The unstoppable pace at which genotype, phenotype and other 'omic' data are being amassed for hundreds of human traits obliges geneticists to focus on the most useful way to organize this information.

Samuels and Rouleau argue in their Comment (p378) that locus-specific databases (LSDBs) are the most comprehensive repositories of data on a specific locus or disease. LSDBs — most of which are freely accessible — are curated by expert academics who can provide the best assessment of the biological validity of the deposited information. This advantage of LSDBs is also their main drawback: research groups, which rely on academic grants, cannot ensure regular site updates, a standardized format or an automated submission system. These obstacles are being overcome, although progress cannot come fast enough given the tide of allelic variants generated by resequencing studies and the increasing need to compare data across populations. Equally important is the need to ensure that the variants are linked to consistent clinical descriptions.

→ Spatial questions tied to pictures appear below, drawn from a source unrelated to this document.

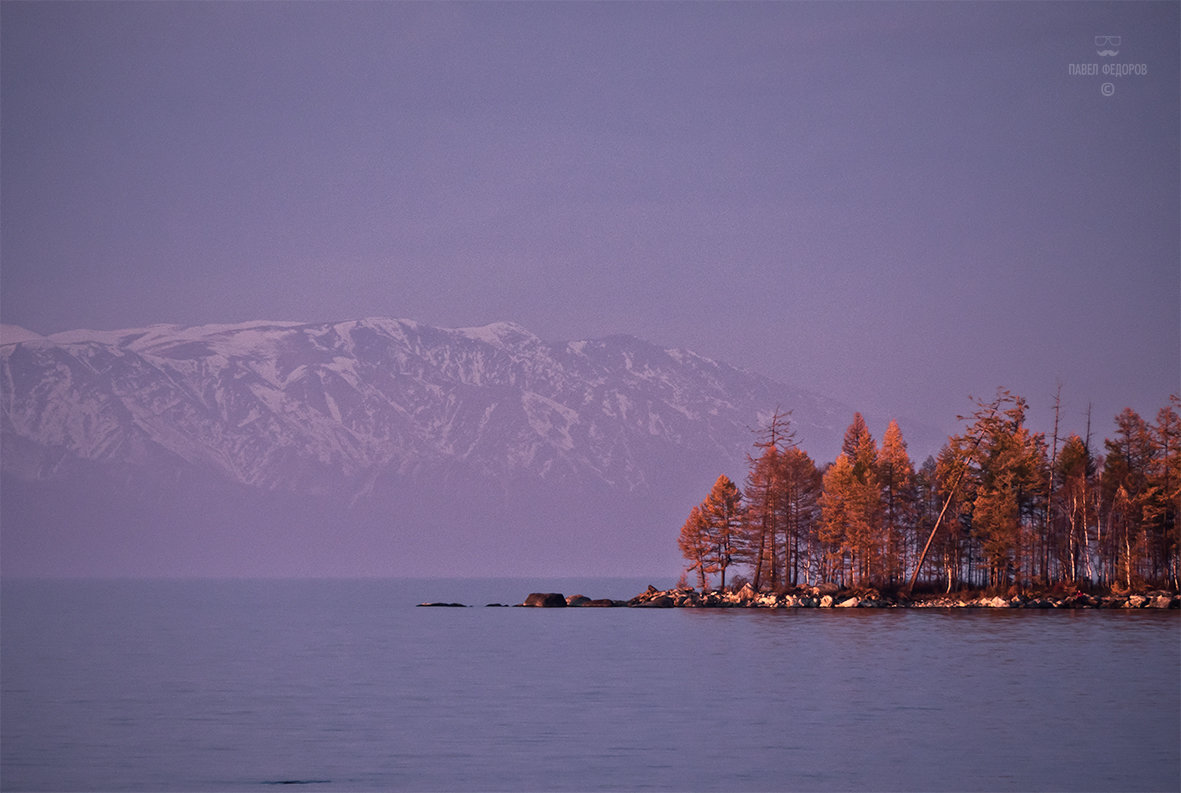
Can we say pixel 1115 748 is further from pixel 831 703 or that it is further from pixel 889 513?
pixel 889 513

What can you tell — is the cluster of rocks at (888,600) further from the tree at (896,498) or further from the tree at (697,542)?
the tree at (896,498)

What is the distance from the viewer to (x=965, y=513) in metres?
110

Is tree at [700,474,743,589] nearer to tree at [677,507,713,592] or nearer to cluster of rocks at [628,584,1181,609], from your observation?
tree at [677,507,713,592]

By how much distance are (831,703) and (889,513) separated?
66.1 meters

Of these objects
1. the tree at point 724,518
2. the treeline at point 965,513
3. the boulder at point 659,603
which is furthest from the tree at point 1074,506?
the boulder at point 659,603

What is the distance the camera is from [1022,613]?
9569 cm

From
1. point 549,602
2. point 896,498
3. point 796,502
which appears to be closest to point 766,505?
point 796,502

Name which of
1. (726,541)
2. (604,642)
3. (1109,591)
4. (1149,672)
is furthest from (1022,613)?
(1149,672)

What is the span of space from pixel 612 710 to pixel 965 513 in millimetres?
71621

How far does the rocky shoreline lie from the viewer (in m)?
101

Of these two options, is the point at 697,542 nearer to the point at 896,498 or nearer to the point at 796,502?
the point at 796,502

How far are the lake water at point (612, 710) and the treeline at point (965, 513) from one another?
21.8 meters

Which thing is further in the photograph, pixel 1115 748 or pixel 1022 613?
pixel 1022 613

The challenge of linking biological data with clinical information also lies at the heart of another effort in human genomics research — the use of electronic health records (EHRs) to match genomics data to an individual's medical history. As Kohane describes in his Review (p417), EHR-driven genomics research has many advantages — mainly timeliness and cost savings — as populations can be phenotyped for clinically relevant traits at greater speeds and lower costs than traditional cohorts. Over 100,000 individuals are now included in EHRs, which have been used to validate the results of genome-wide association studies and to identify novel associations.

The continued success of LSDBs and EHRs will lie in standardizing frameworks and attracting data and database adoption on a wider scale.